_Tarea escrita_: Sigue escribiendo el pasaje sobre las paradojas de la globalización y de la felicidad, empezando justo después de su última frase.

_Pasaje dado_:

>>

Hablaremos
de varias paradojas, la de la globalización y las de la felicidad,
estrechamente relacionadas entre si, aunque no parezca evidente en un
primer momento.
En
una entrevista realizada a comienzos de año en Davos Jamie
Dimon, CEO del banco de inversión norteamericano JP Morgan aseguraba
que el nivel de vida europeo era excesivo, los salarios, pensiones y
prestaciones del Estado son excesivas si Europa pretende competir con
el resto del mundo. Dimon aseguraba que esa situación era
insostenible “Dicho
sea con todo el respeto para los europeos, pero eso tiene que
cambiar. Pueden forzar a ello los políticos, o un nuevo tipo de
liderazgo”.

<<

_Datos proporcionados_:
>>

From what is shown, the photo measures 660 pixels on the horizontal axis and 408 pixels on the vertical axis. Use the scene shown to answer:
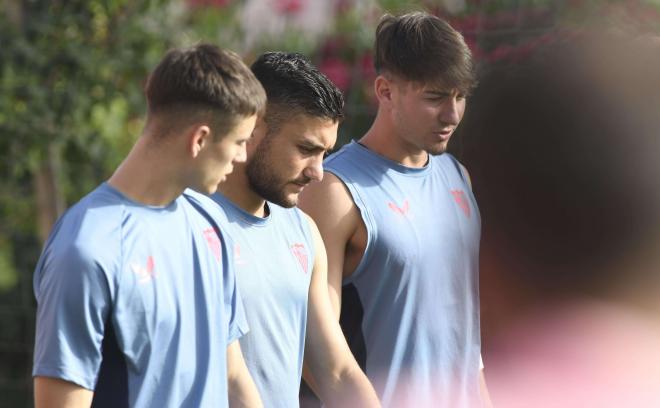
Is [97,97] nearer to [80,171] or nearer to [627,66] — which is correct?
[80,171]

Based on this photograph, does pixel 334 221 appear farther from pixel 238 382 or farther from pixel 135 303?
pixel 135 303

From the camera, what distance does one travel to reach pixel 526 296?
1887mm

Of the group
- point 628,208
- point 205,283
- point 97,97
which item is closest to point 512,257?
point 628,208

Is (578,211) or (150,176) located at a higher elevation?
(578,211)

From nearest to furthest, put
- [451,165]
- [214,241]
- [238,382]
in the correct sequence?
[214,241], [238,382], [451,165]

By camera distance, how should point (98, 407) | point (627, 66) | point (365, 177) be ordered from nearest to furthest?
point (627, 66) < point (98, 407) < point (365, 177)

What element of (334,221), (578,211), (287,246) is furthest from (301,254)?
(578,211)

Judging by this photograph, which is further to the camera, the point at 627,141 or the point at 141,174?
the point at 141,174

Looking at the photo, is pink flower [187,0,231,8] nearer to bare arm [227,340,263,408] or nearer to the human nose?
the human nose

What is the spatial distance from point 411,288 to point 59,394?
1.24m

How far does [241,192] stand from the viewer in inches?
122

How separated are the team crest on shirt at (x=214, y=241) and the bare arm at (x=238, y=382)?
229 mm

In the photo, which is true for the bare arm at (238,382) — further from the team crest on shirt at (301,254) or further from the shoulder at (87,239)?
the shoulder at (87,239)

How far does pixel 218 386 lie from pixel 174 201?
41 centimetres
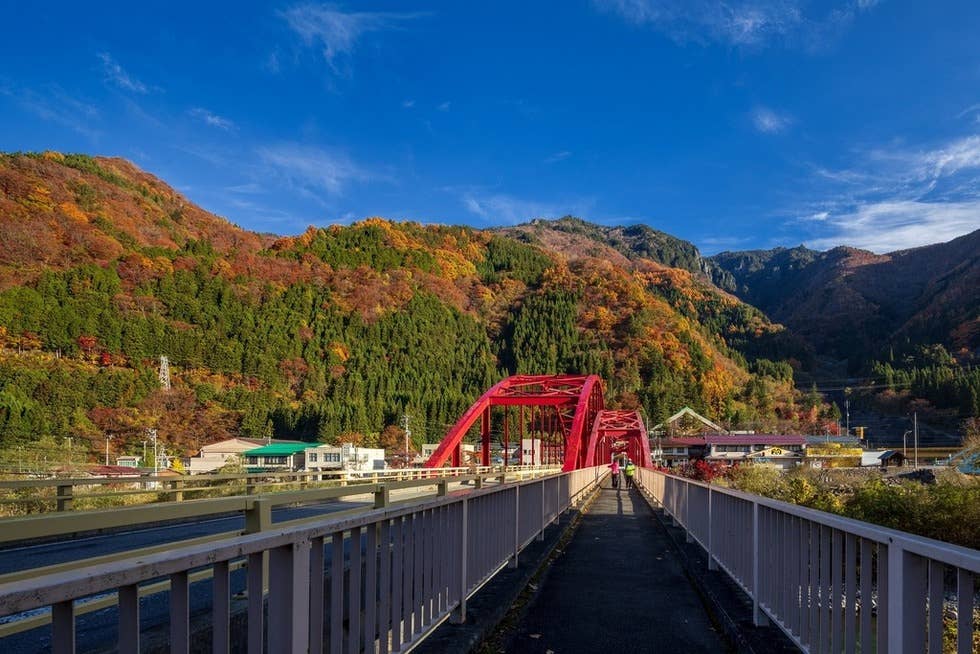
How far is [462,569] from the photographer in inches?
206

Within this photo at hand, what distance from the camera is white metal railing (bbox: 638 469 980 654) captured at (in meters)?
2.54

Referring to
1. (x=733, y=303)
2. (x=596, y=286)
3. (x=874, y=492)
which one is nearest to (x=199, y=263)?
(x=596, y=286)

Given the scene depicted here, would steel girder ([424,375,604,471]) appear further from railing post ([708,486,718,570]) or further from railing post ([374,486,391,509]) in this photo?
railing post ([374,486,391,509])

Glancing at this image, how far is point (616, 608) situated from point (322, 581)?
407cm

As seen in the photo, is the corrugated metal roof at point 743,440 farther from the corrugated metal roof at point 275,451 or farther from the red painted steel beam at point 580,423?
the corrugated metal roof at point 275,451

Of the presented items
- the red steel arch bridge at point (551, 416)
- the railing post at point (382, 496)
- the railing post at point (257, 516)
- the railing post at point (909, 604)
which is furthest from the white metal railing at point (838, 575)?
the red steel arch bridge at point (551, 416)

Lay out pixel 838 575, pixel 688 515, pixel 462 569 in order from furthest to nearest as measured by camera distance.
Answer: pixel 688 515 < pixel 462 569 < pixel 838 575

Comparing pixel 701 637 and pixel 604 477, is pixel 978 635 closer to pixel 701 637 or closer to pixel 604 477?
pixel 701 637

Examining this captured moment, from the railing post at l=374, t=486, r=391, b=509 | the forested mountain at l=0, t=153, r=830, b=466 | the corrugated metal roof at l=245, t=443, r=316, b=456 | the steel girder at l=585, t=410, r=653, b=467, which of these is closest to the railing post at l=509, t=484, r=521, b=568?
the railing post at l=374, t=486, r=391, b=509

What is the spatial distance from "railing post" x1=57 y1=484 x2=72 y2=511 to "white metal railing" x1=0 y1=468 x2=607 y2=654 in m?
6.70

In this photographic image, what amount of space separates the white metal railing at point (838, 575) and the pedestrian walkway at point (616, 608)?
541 mm

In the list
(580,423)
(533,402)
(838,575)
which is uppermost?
(838,575)

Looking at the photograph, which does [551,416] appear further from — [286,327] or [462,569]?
[462,569]

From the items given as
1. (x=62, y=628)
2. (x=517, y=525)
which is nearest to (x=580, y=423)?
(x=517, y=525)
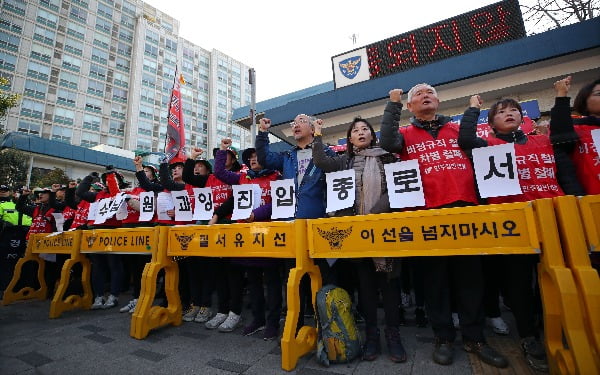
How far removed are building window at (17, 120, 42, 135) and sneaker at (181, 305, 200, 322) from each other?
42957 mm

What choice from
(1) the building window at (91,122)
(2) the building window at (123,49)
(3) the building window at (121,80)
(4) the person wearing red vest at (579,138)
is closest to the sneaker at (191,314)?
(4) the person wearing red vest at (579,138)

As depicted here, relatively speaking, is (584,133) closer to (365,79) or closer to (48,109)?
(365,79)

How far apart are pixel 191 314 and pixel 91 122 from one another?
148 ft

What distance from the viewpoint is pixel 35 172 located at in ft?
93.1

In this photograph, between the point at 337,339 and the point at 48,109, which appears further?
the point at 48,109

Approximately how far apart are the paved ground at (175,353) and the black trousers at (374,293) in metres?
0.29

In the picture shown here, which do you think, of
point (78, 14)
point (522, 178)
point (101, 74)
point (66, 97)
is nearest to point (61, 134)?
point (66, 97)

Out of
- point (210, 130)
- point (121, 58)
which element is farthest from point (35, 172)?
point (210, 130)

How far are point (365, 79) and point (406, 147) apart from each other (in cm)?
1119

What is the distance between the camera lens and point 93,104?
128 feet

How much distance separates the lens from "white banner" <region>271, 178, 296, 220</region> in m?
3.20

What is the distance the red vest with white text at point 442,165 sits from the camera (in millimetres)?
2254

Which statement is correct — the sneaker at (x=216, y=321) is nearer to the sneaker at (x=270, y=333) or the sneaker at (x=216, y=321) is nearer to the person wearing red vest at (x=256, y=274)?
the person wearing red vest at (x=256, y=274)

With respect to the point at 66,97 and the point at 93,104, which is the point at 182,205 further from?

<<

_Resultado obtenido_:
Quizás
la gran paradoja de nuestro tiempo sea esta, en una sociedad cada día
aparentemente más opulenta, según nos muestra los cada día más
altos valores que alcanza el Producto Interior Bruto (aunque
en realidad no por ello seamos más ricos),
nos vemos obligados a ser más productivos, es decir, trabajar por
menos dinero y menos prestaciones, si no queremos “dejar de ser
competitivos”, es decir, dígalo claramente señor Dimon, ser
antiguos, obsoletos, poco modernos, y sobre todo, más pobres,
incluso mucho más pobres, depauperarnos hasta límites que nos
causen vergüenza y humillación.
La
economía de mercado se caracteriza por premiar ventajas marginales,
que a priori parecen nimias, incapaces de provocar movimientos de
gran envergadura. Pero si, pongamos por caso, tuviésemos que elegir
entre dos manzanas aparentemente iguales y una de ellas fuese diez
céntimos más barata lo racional es que todos compremos la que es
más barata, de forma que quien produce diez céntimos más caro se
quede sin vender nada. Dimon nos avisa que estamos a punto de correr
la suerte de ese agricultor que produce más caro y quedarnos sin
mercado, perder nuestro trozo de queso.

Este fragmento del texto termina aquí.